■ **SUPPLIED TEXT**:
--- START ---
In Matthew 8:5-10, a Roman centurion asked the Lord for help because his servant was paralyzed and suffering terribly. Jesus asked the centurion if he desired to see his servant healed? The Roman understood authority because he was over many and under submission as well. Jesus told this man He didn’t know anyone in all of Israel with such faith. When we exercise proper authority and submission it displays faith and maturity but also accelerates spiritual revelation in our lives.

Another benefit of submission to authority is receiving great supernatural favor, blessing and protection from God. Ephesians 6:1-3 tells us that as children honor their parents they are promised enjoyment of long life on the earth. This doesn’t necessarily mean just length but blessing, favor and protection as well. Remember to live under God’s authority, submit to His delegated authority, and exercise proper Kingdom authority over the enemy. This will bring great blessing, favor, joy, and protection to your life.

Wednesday, March 7, 2012

Overcoming Addiction

Studies have shown that resolutions do not work. You may realize this by now since most of your New Year’s resolutions have not panned out. No matter how much optimism or hard work you put forth, you cannot change the outside without working on the inside first. External change comes only from internal change.

Paul reveals his frustration in overcoming his own obstacles in Romans 7:21-24: “So I find this law at work: When I want to do good, evil is right there with me. For in my inner being I delight in God’s law; but I see another law at work in the members of my body, waging war against the law of my mind and making me a prisoner of the law of sin at work within my members. What a wretched man I am!” Like us, Paul wants to do what is right but there is a war within him that is making him a prisoner.

No one wants to call themselves an addict. That term is usually reserved for alcoholics and drug abusers. I want to suggest to you that anything you do that is abusive and disproportionate to your life is an addiction. It could be food, work, money, drugs, Facebook, television, a relationship, shopping, sports, or a host of other things. Anything you are doing that you do not want to do but can’t figure out how to stop is probably an addiction.

What are some signs you are addicted? First, it becomes a part of your identity. Second, when you try to quit you fail and feel increasingly hopeless. Third, when your addiction is threatened you are personally threatened. Fourth, you begin to lose quality of life. Fifth, you ease pain by getting the next fix. I would also challenge you to read Isaiah 44:9-20 and see if this sounds like you.

So how do you overcome addiction? You must change the heart, not the action itself. Changed hearts produce changed behavior. Most of us don’t want changed lives, just changed situations. We don’t want to change our eating habits. We just want to be skinny. Addiction is just a symptom to a bigger disease – idolatry. Anything we have allowed to have a place of importance above God in our life is an idol. Whatever you worship, you serve. Anything you serve you eventually become enslaved to.

How do you dethrone idols? Read Matthew 17:14-21. Jesus told His disciples they were not connected to God enough (unbelieving) and too connected to the world (perversed). He went on to say they should have had growing faith: “I tell you the truth, if you have faith as small as a mustard seed, you can say to this mountain, 'Move from here to there' and it will move. Nothing will be impossible for you. But this kind does not go out except by prayer and fasting.” We need prayer and fasting in our lives. Prayer connects us to God and fasting disconnects us from the world.

There is no magic formula to overcoming addictions. Overcoming requires life change. Connect to God by faith and prayer and disconnect from the world by fasting and watch how your life changes. You won’t just lose an addiction but will gain the life you’ve always wanted.
--- END ---
■ **GIVEN RECORDS**:
--- START ---
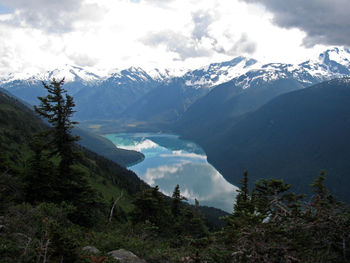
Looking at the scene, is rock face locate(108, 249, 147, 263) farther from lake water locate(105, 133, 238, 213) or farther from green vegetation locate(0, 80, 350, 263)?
lake water locate(105, 133, 238, 213)

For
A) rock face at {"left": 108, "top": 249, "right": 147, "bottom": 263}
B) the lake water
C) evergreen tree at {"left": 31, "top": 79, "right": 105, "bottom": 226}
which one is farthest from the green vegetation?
the lake water

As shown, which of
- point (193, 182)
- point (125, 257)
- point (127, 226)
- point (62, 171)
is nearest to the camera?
point (125, 257)

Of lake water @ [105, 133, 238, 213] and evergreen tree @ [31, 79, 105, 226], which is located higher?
lake water @ [105, 133, 238, 213]

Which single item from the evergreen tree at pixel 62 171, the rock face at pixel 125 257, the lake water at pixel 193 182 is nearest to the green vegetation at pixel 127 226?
the evergreen tree at pixel 62 171

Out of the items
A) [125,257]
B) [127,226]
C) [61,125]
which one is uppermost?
[61,125]

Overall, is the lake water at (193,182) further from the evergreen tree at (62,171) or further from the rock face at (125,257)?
the rock face at (125,257)

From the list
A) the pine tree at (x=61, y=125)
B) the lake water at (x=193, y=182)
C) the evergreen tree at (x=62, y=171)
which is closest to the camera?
the evergreen tree at (x=62, y=171)

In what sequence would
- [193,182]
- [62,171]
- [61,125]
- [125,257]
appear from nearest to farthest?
[125,257] < [62,171] < [61,125] < [193,182]

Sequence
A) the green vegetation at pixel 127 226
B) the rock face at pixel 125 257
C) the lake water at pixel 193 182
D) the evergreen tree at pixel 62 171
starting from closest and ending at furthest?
the green vegetation at pixel 127 226, the rock face at pixel 125 257, the evergreen tree at pixel 62 171, the lake water at pixel 193 182

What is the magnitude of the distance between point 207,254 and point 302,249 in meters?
3.11

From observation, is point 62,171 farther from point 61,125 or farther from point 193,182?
point 193,182

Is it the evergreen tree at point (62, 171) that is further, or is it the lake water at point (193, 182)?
the lake water at point (193, 182)

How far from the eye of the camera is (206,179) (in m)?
167

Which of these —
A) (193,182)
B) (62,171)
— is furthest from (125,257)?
(193,182)
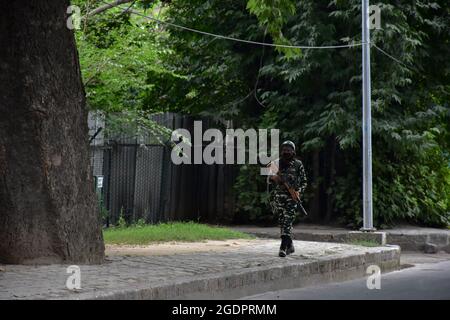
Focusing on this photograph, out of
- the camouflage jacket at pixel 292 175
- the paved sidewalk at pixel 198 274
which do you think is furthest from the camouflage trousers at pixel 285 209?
the paved sidewalk at pixel 198 274

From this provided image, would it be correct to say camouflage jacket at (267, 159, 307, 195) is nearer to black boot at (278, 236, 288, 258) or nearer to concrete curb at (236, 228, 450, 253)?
black boot at (278, 236, 288, 258)

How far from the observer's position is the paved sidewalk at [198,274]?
752 centimetres

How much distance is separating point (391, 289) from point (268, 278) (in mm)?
1696

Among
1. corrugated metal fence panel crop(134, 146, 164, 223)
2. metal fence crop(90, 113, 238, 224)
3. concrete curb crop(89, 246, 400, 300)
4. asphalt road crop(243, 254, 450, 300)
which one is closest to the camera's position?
concrete curb crop(89, 246, 400, 300)

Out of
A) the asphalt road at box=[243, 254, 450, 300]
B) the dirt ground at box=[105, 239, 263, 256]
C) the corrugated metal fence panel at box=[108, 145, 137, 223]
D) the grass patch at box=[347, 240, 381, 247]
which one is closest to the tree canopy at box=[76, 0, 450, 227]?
the corrugated metal fence panel at box=[108, 145, 137, 223]

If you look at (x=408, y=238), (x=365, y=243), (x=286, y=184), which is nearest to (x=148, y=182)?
(x=408, y=238)

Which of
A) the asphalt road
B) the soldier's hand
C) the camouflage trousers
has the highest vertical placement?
the soldier's hand

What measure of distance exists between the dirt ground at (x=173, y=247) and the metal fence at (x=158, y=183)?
4.42 meters

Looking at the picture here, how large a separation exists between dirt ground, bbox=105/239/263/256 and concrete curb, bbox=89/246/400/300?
79.7 inches

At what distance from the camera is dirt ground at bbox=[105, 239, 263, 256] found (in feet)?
37.0

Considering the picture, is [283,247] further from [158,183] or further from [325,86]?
[158,183]

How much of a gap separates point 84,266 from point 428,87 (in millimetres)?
12147

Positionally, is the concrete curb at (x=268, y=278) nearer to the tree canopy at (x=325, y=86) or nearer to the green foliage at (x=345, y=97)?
the green foliage at (x=345, y=97)

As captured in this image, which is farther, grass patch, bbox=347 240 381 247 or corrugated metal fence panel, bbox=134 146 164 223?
corrugated metal fence panel, bbox=134 146 164 223
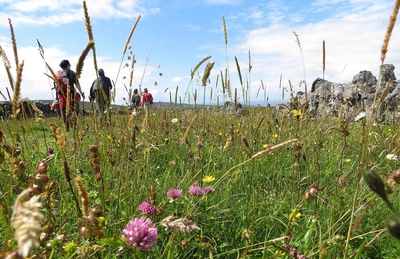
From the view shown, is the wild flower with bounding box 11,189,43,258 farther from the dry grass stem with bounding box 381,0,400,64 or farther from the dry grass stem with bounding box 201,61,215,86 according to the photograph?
the dry grass stem with bounding box 201,61,215,86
--- END ---
■ **WHAT YOU SHOULD DO**: Reproduce the passage of the devotional text starting with "Studies have shown" and going on through "from internal change.", word for word. The items are separate material, apart from the devotional text.

■ **SOLUTION TO THE PROBLEM**:
Studies have shown that resolutions do not work. You may realize this by now since most of your New Year’s resolutions have not panned out. No matter how much optimism or hard work you put forth, you cannot change the outside without working on the inside first. External change comes only from internal change.